A few weeks ago we discussed how using minimum utilisation could help characterise operational issues. A server had failed and some ‘after the fact’ analysis had shown that its CPU utilisation had increased on a regular basis in such a way in that if it been acted on the failure could have been avoided.
We also saw that the server that the workload failed over to showed signs of a similar behaviour.
Some further information has become available that confirms some of the assumptions that we made.
Another Step Up
Since the previous blog the server has shown another step up in its CPU utilisation as illustrated below. Again the ‘smoothing’ effect created by the moving minimum statistic clearly shows a step increase (bigger than the last time). It is worth restating that the actual CPU utilisation is not expected to be an issue, i.e. the busiest hour shown is no busier than 35% CPU busy, comfortably under the theoretical M/M/n threshold of 97% CPU Busy (at 97% a 32 core machine (such as this) would have a queue length of 32).
A request was made of the technical teams to find out what process was causing this step up. A simple monitoring script was deployed to find that a file copy utility that had completed its copying was still using CPU. In fact there were more of these utilities running using up whole CPU cores. Each looping processes was using 3.1% of the machine (i.e. 1/32 of the full capacity). This suggests the first step in the graph was caused by one looping utility job (increase from 4-5% to 7-8% in minimum CPU utilisation) and that the second was caused by a further two utility jobs (from 7-8% to 13-14%).
The utility jobs were killed and the CPU utilisation dropped to reflect a genuine business demand (see below).
Points of Contention
There were two reasons that some technical support personnel were not motivated to engage in this issue, they were;
- The CPU utilisation of the new server is insignificant
- The run queue of the original server was not high enough to be of concern
Addressing the first of these is straightforward. It is agreed that a peak CPU utilisation of 35% busy is insignificant but the genuine business peak demand is only 16%. From that starting point it would take 20 or 21 of the utility jobs to take that utilisation up to more dangerous levels - but less than that starting at 35%. At a rate of one new utility job per week (as previously observed) there would be another failure in 5 months starting at 16% and 3 and a half months starting at 35%.

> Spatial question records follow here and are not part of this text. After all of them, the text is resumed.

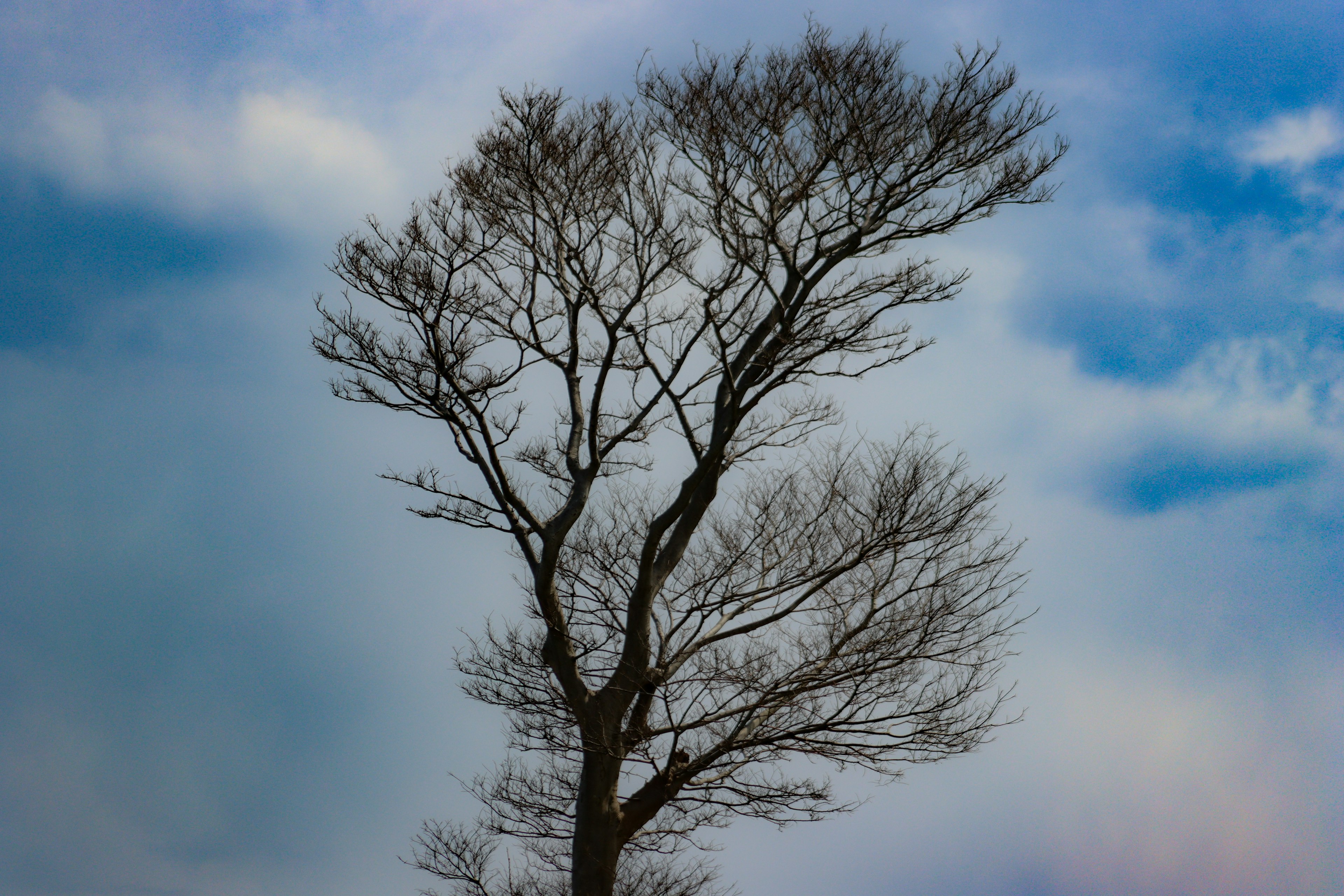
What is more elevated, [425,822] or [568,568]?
[568,568]

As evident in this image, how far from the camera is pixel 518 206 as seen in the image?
5742mm

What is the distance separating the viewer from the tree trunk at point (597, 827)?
5855 millimetres

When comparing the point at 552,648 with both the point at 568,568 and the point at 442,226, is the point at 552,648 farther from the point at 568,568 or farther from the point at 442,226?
the point at 442,226

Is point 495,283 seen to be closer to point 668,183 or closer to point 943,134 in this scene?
point 668,183

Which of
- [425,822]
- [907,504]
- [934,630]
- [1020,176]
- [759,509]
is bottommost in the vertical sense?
[425,822]

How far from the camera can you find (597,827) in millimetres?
5965

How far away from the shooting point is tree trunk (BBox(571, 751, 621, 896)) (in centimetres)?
586

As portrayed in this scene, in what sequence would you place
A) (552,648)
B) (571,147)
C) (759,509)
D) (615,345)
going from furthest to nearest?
(759,509) → (552,648) → (615,345) → (571,147)

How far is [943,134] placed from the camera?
5719 mm

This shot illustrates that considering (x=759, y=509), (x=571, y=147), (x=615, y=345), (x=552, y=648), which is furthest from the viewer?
(x=759, y=509)

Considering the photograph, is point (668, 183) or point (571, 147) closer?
point (571, 147)

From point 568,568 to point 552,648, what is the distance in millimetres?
924

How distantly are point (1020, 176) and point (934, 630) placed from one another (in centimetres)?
295

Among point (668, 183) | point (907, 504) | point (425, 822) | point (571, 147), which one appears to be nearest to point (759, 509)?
point (907, 504)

The second point is more interesting. The server failed at 81% CPU busy. It should have been able to handle 97% busy. The run queue (which is the queue length plus one) was measured at 12 at failover time (it had risen rapidly in four hours from 1). The server should be able to tolerate a run queue of 32, however, it had been observed that approximately 25 of the ‘problem’ utility jobs were running (although they were not known to be a problem at this stage). These needed 25 whole cores to run, leaving only 8 cores to deal with a run queue of 12 – therefore being within the “danger area”.
Summary
What we originally thought was a potential loop was proven to be correct. The moving minimum technique allowed us to characterise and isolate the behaviour and a fix was applied.
It is worth noting that there was no change in business demand during this period so there would have been no advantage in understanding the relationship between business demand and resource consumption. However, workload characterisation would have been valuable but not necessary as we were able to use the techniques described in order to recognise the issue and suggest a root cause and resolution.